Volume > Issue > Memories of 1964

Memories of 1964

HARVARD DIARY

By Robert Coles | March 1989

As I write this column, America’s magazines and newspapers are offering a fairly extended dis­cussion of the movie Mississippi Burning. Critics ar­gue pro and con — the movie as an important stimulus to social reflection (with respect to our nation­al history of racial exploitation) or as an exercise in self-indulgent melodrama, with no serious effort to convey what happened in 1964, the year the civil rights movement in the deep South crested. The film is meant to tell today’s viewers about a terri­ble tragedy, the murder (in June) of three civil rights activists (James Chaney, Andrew Goodman, and Michael Schwerner) in Neshoba County, Mis­sissippi. Those young men, one black and two white, were the vanguard of the Mississippi Sum­mer Project, a bold attempt on the part of SNCC (Student Non-Violent Coordinating Committee) to take on directly the then bastion of Southern segre­gationist power — the rural communities of a state long associated with fierce resistance to federal integrationist pressures.

I met those three men in Oxford, Ohio, where a number of us who had worked in the South — in­volved one way or another in the desegregation struggles of the early 1960s — were trying to pre­pare some 500 student volunteers from all over America for what they soon might be experiencing. They were a diverse lot — Ivy Leaguers, youths from small Midwestern Christian colleges, students from Berkeley, men and women connected with the Catholic Worker Movement. Most of them had never stepped foot in Mississippi; many had not once visited the South. They were a decent, earnest lot — but I remember well the words of Robert Moses, the SNCC veteran who had helped conceive and organize the project: “We originally thought we’d ask some idealistic young people to come to the Delta and live with the [black] people, and stand by them as they tried to register to vote. But now I realize we’ve got a major problem on our hands — how to educate these folks about where they’re going and what they’ll be up against.”

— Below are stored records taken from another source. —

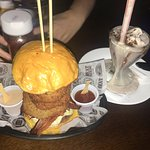 Meatpacking Burger com Milkshake de ovomaltine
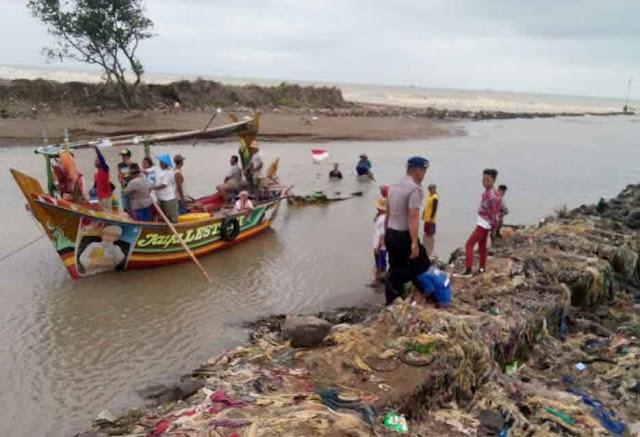 nelayan indramayu terganggu muara dangkal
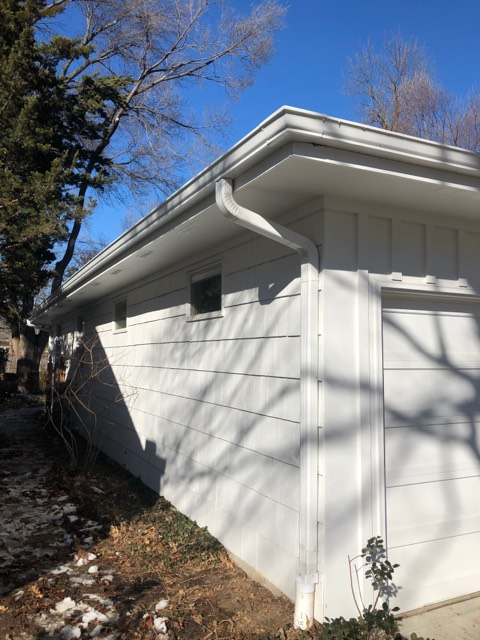 Buck Roofing-Gutters-Kansas and Missouri-Residential-Gutter Images-White Gutters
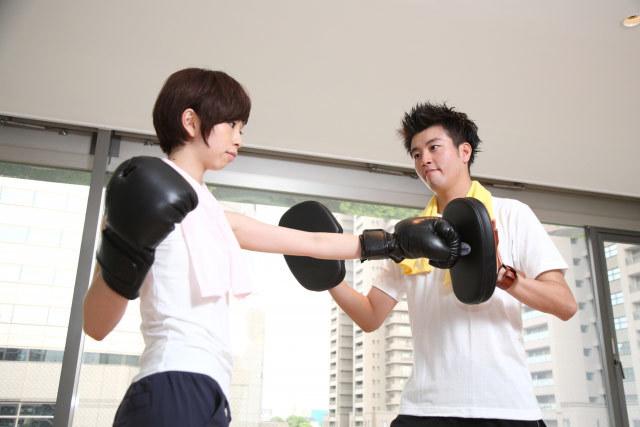 ボクシングジムでのトレーニング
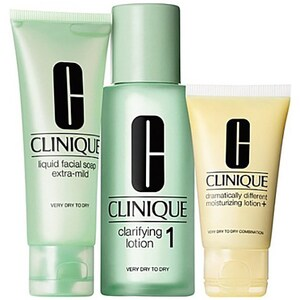 Set cadou CLINIQUE 3 Step Skin Care, ten uscat: Sapun lichid pentru fata, 50ml + Lotiune pentru catifelare, 100ml + Lotiune hidratanta, 30ml PAK125106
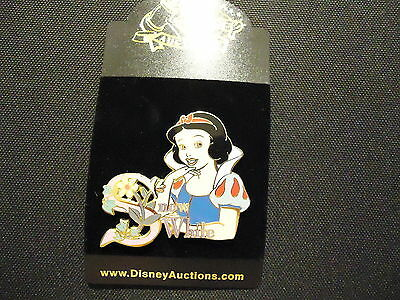 Disney Auctions (P.i.n.s.) Snow White Name Pin Le 1000 On Card
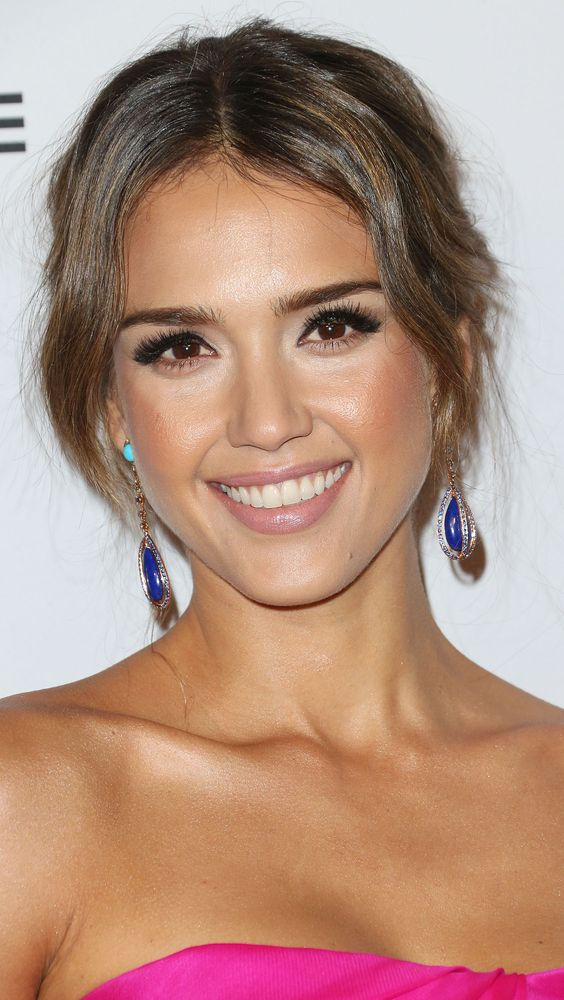 Jessica Alba always looks gorgeous, but we especially loved her thick lashes and highlighted undereye area and cheekbones.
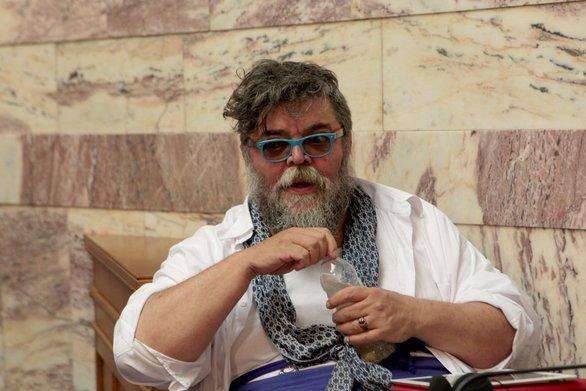 """Σταμάτης Κραουνάκης: """"Ο εχθρός θα φάει το μ... του"""" (video)"""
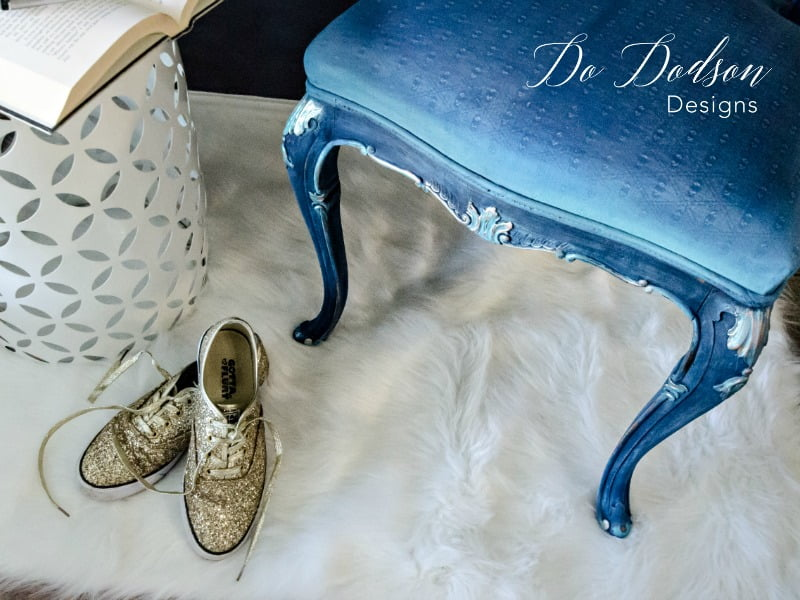 Painting fabric is a game changer when you don't want to spend the time and money with reupholstery. #dododsondesigns #paintedfabric #paintedfurniture #furnituremakeover #bluechair #paintedchair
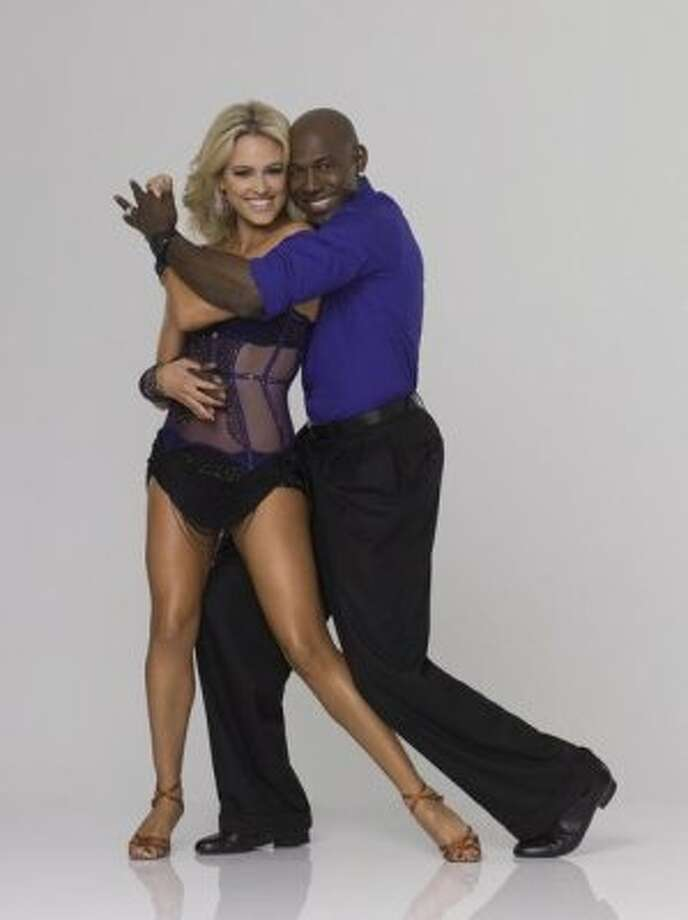 "DANCING WITH THE STARS - DONALD DRIVER & PETA MURGATROYD - Super Bowl champion Donald Driver joins Peta Murgatroyd, who returns for her second season as a professional partner. The two-hour season premiere of ""Dancing with the Stars"" airs MONDAY, MARCH 19 (8:00-10:01 p.m., ET) on the ABC Television Network. (ABC/BOB D'AMICO) (ABC)"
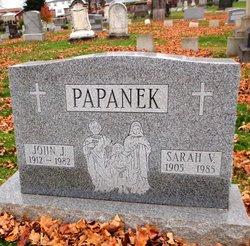 Sarah V Papanek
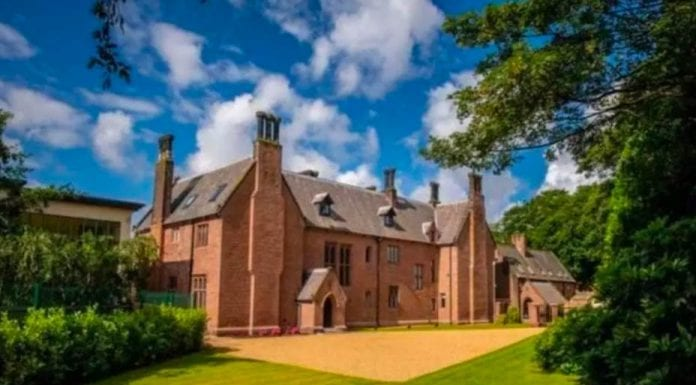 Pugin & Panic – £9,000 per month for Oswaldcroft, Woolton Road, Woolton, Childwall, Liverpool, L16 8NG, United Kingdom through Denton Clark Rentals – Pugin designed mansion with two panic rooms for rent in Liverpool; its décor leaves a lot to be desired but it does come with a beer pump.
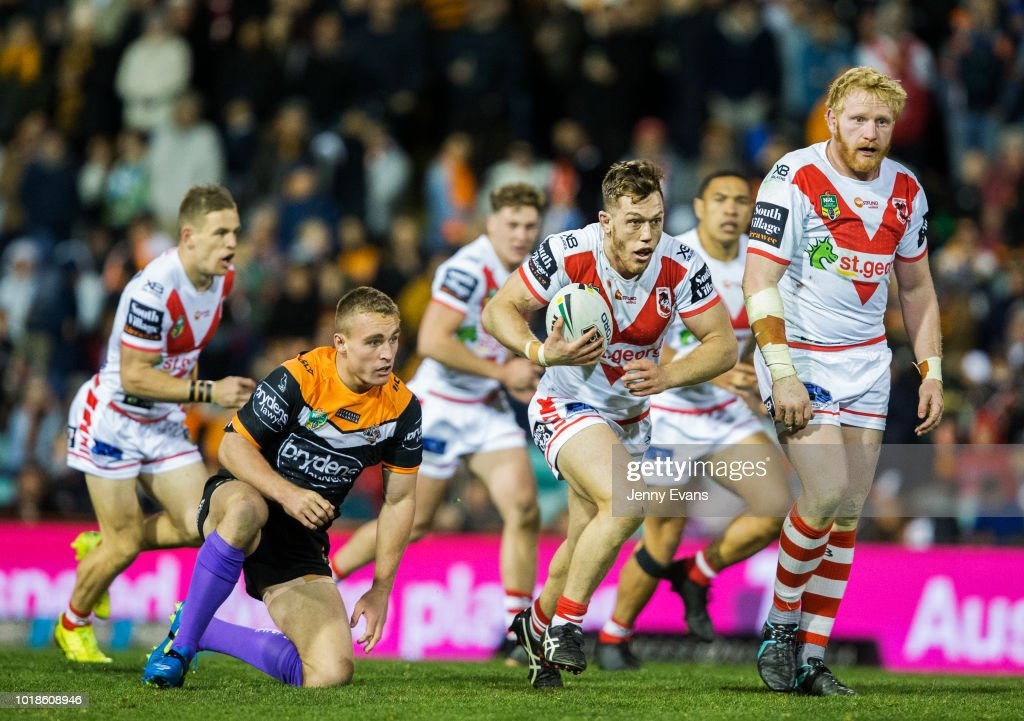 Cameron McInnes of the Dragons runs with the ball during the round 23 NRL match between the Wests Tigers and the St George Illawarra Dragons at Leichhardt Oval on August 18, 2018 in Sydney, Australia.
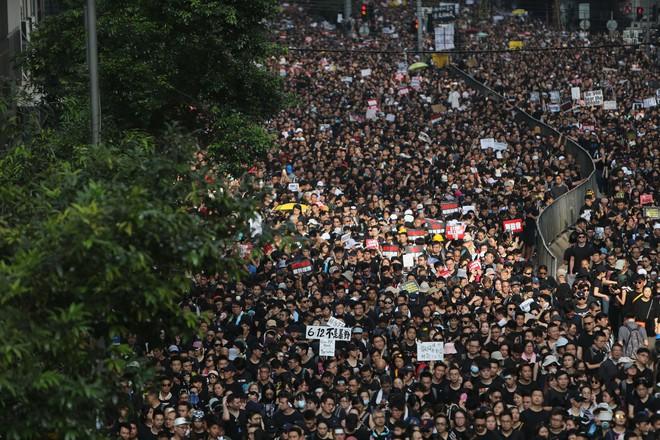 Biển đen ở Hong Kong: Người biểu tình chiếm đóng các ngả đường chính, Đặc khu trưởng buộc phải xin lỗi - Ảnh 6.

Our hope was that clusters of young people from, say, New England or Chicago or the Western states, mostly white, would offer the hard-pressed and justifiably fearful blacks of towns such as Can­ton or Greenwood or McComb a sense of solidar­ity — would hearten those men and women as they contemplated the consequences of that long march up the stairs of one or another county courthouse in hopes of securing the right to vote. Moreover, we not only had voter registration in mind that summer. We were going to do some teaching — Head Start had not yet come into being — and some medical work among families which, in the main, had virtually no access to any doctor, clinic, or hospital. But first came the “orientation” — talks by some of us, discussions among the young people, and some movies and newsreel footage to watch. Just before Chaney, Goodman, and Schwer­ner left, I had lunch with them. They kidded me: come along, and then we’d be a “real shrink team” — Micky Schwerner was a social worker, Andy Goodman’s mother a psychologist, I was a psychia­trist, and Jim Chaney would be the “mobile clinic administrator.” We had a lot of fun with that fan­tasy — Chaney, at one point, saying we ought to go “all over the South, to treat the craziness of rac­ism.” But in no time the four of us were remarking on the social and economic and political aspects of that phenomenon — lest an assertively unqualified psychology be allowed to strip a particular human scene of its thickly textured complexity.